Para Ile Akraba Kitabд±nд± Apr 2026

White challenges the notion that traditional family life and modern capitalism are separate spheres. She demonstrates that in the gecekondus, production is organized along kinship lines. A mother might employ her daughter or neighbor, framing the exploitative labor conditions as "helping out" or "dayanışma" (solidarity). 2. The Role of Women as "Disposable" Labor

Draft Paper: The Intersection of Kinship and Capital in Urban Turkey: A Review of "Para İle Akraba" I. Executive Summary / Abstract

The research relies on interviews and observation in Istanbul neighborhoods. Para Ile Akraba KitabД±nД±

Contrary to the perception that industrial work is confined to factories, Para İle Akraba shows that the domestic home in urban Istanbul is an active site of capitalist production. 4. Gendered Power Structures (Ataerkillik)
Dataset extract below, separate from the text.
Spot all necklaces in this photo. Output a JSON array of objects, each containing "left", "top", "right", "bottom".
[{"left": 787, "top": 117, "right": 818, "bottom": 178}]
Para İle Akraba (2015) by Jenny B. White is a seminal anthropological ethnography that explores the "informal" labor of women in Istanbul’s gecekondu (squatter) neighborhoods. White argues that small-scale, home-based production is not a survival mechanism separate from capitalism but rather a crucial component of global capitalist relations. By utilizing kinship ties to organize labor, the "exploited" role of women is masked by traditional "social" roles (daughter, wife, mother). II. Introduction White challenges the notion that traditional family life

Focuses on the complex relationships between neighbors, relatives, and intermediate labor brokers. V. Conclusion and Impact

The late 20th/early 21st-century rise of small-scale manufacturing (garment, textile, etc.) in third-world countries and its integration into global production. III. Key Themes and Arguments 1. The Blurring of "Kinship" and "Capital" Contrary to the perception that industrial work is

Jenny B. White, Para İle Akraba , Istanbul: İletişim Yayınları.